*WORK ORDER*: In this exercise, print only the lines from the line with "Axie 12081947" to the last line of the data below, inclusive. Any pictures should be left out.

*DATA SECTION*:

::::

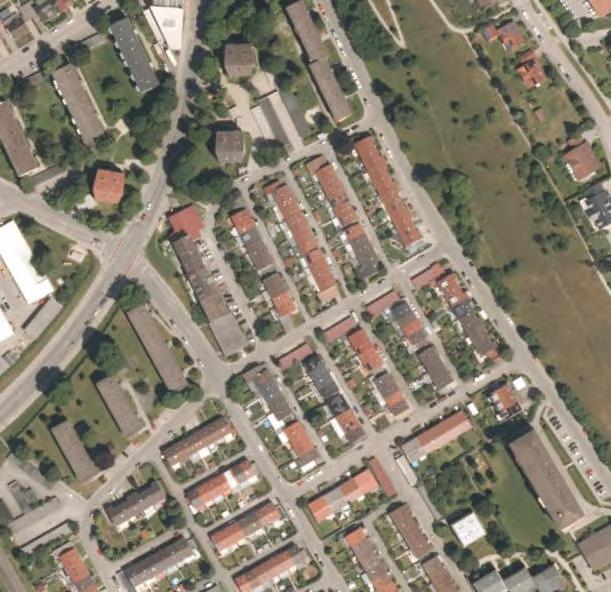 Gewerbeobjekt, Wohn-/Geschäftshaus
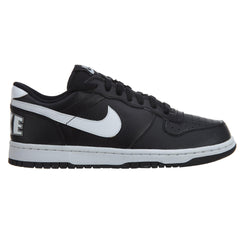 Nike Big Nike Low Mens Style : 355152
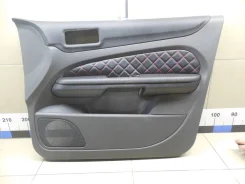 ������� ����� �������� ������ FORD Focus II 2005-2008 1500236 ����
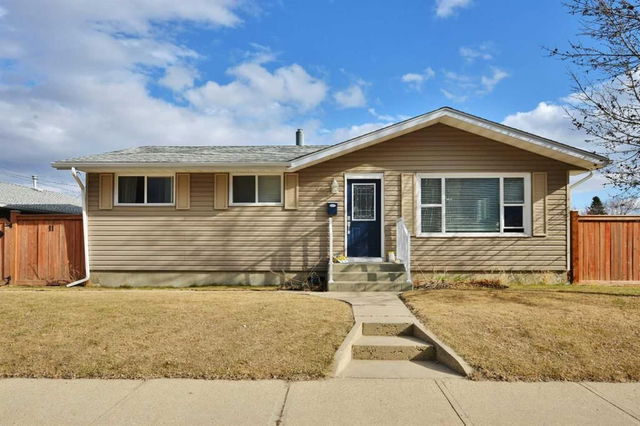 11 Fir Street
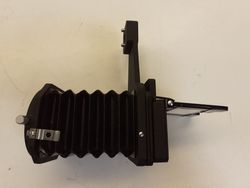 23925_7.jpg 23925_7.jpg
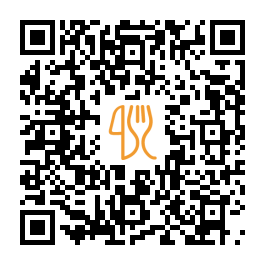 QR-code link para o menu de Cotton Cafe Shisha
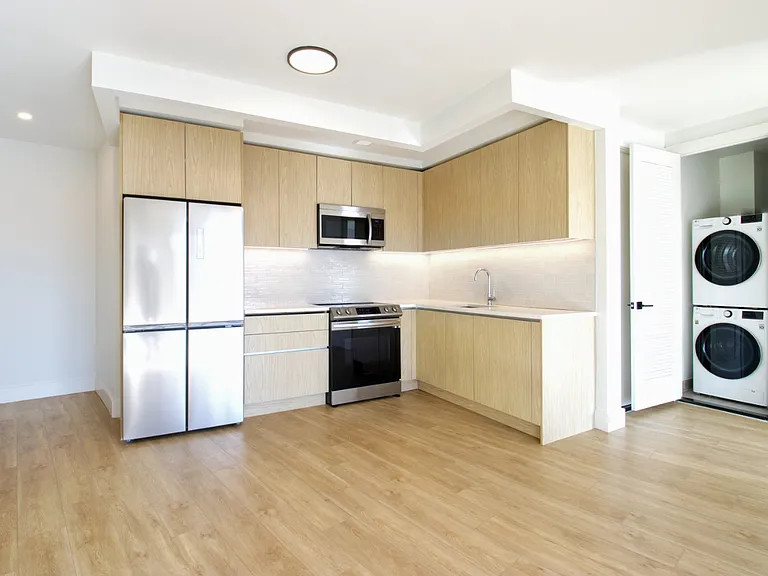 11 Herkimer St #G5 — Photo 4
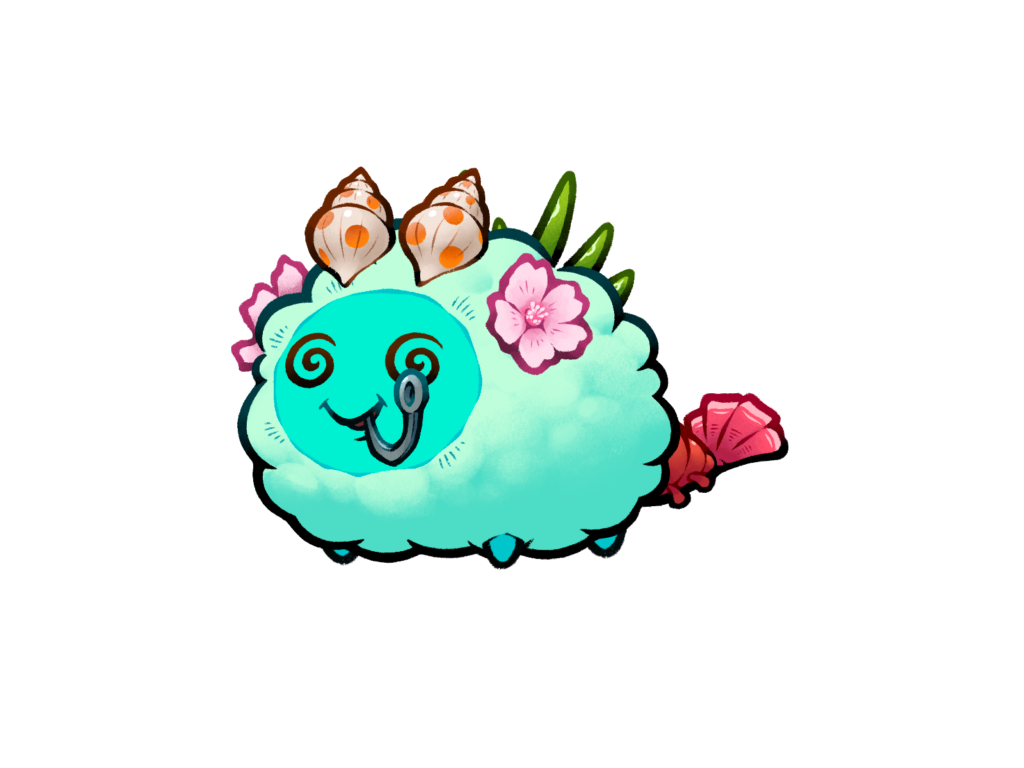Axie 12081947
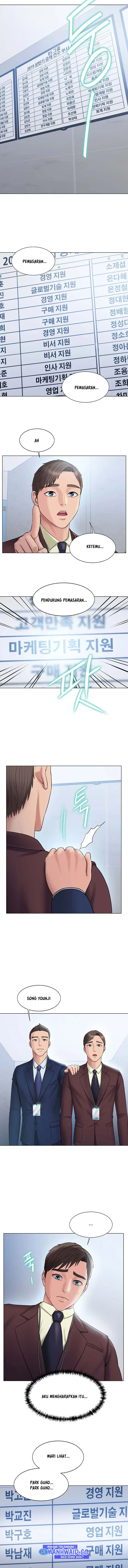 image-komik-gu-hos-escape-chapter-07-6/17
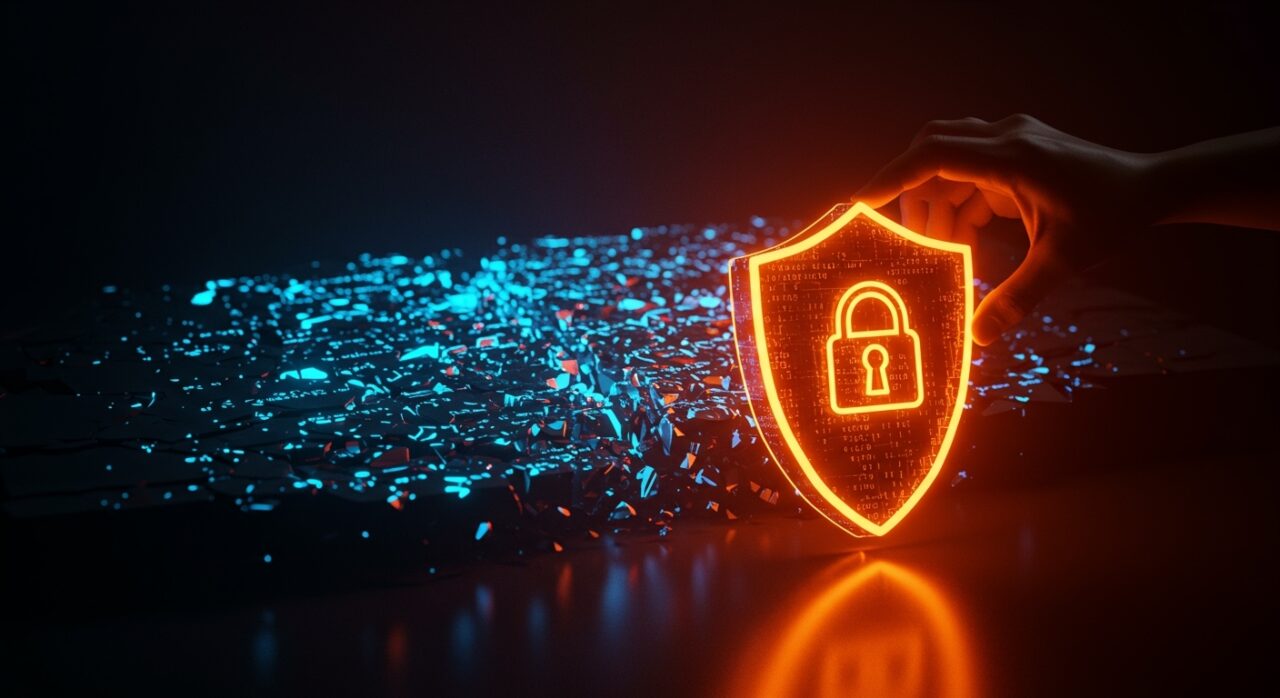 VibeSec Reckoning: 62% del código con IA es vulnerable – El Ecosistema  Startup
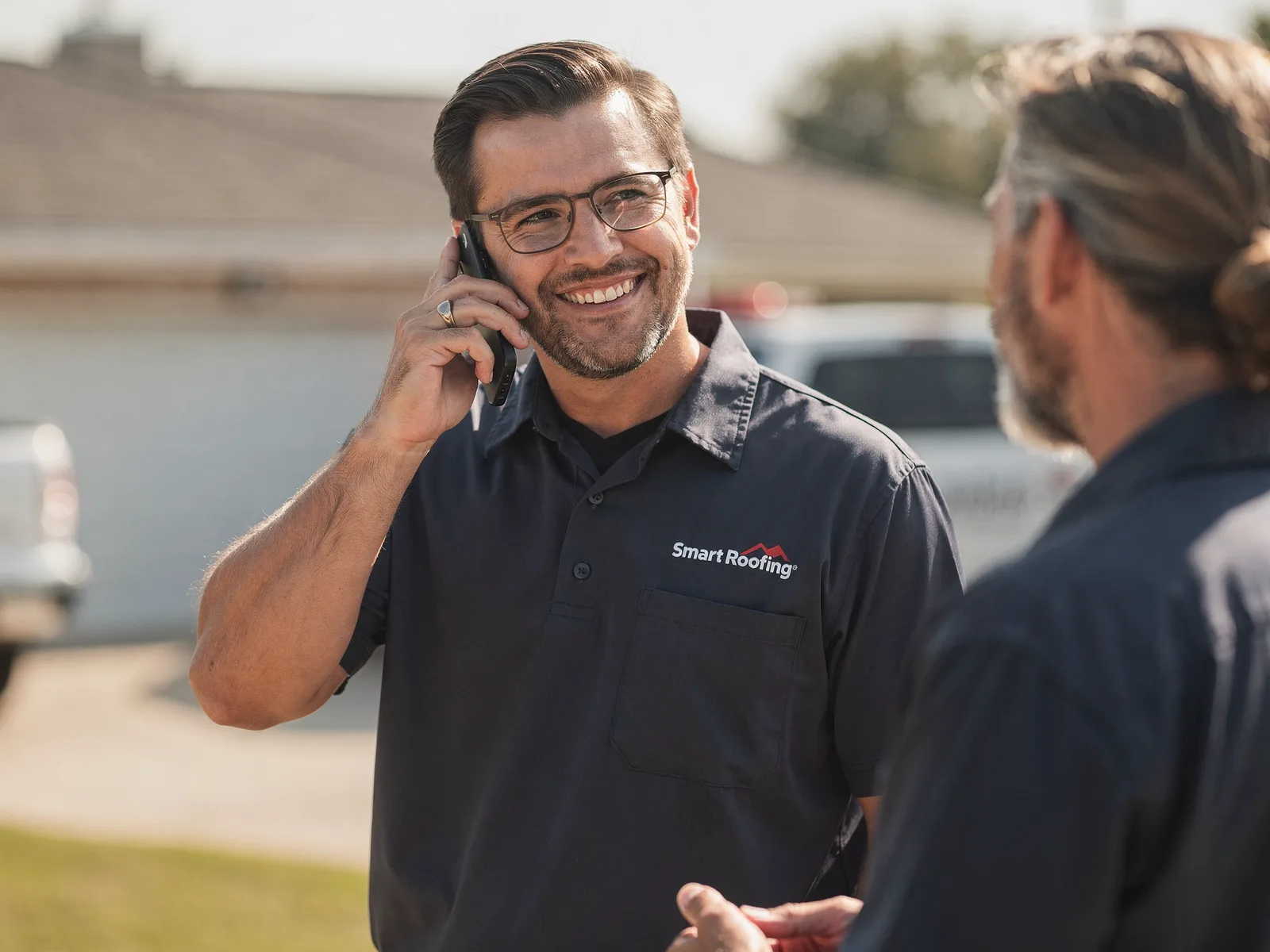 Roof Repair Snellville, GA FAQs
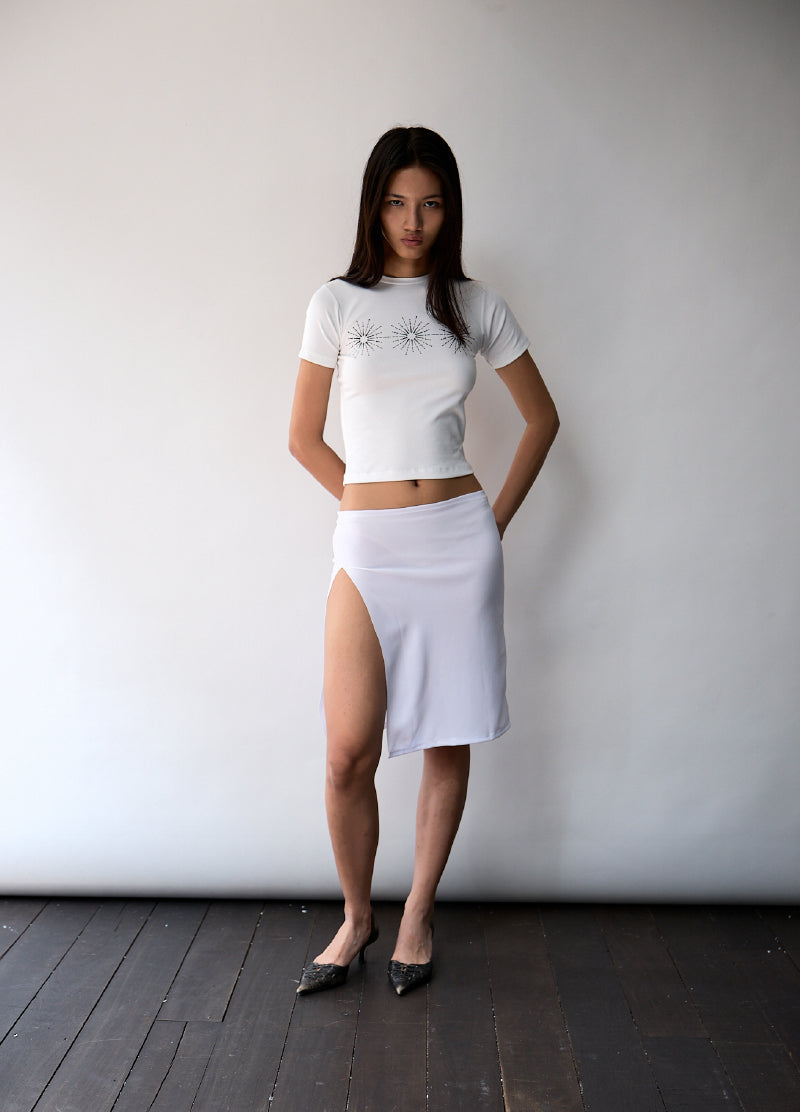 RADIATE TEE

::::

*ANSWER SECTION*:
Axie 12081947
 image-komik-gu-hos-escape-chapter-07-6/17
 VibeSec Reckoning: 62% del código con IA es vulnerable – El Ecosistema  Startup
 Roof Repair Snellville, GA FAQs
 RADIATE TEE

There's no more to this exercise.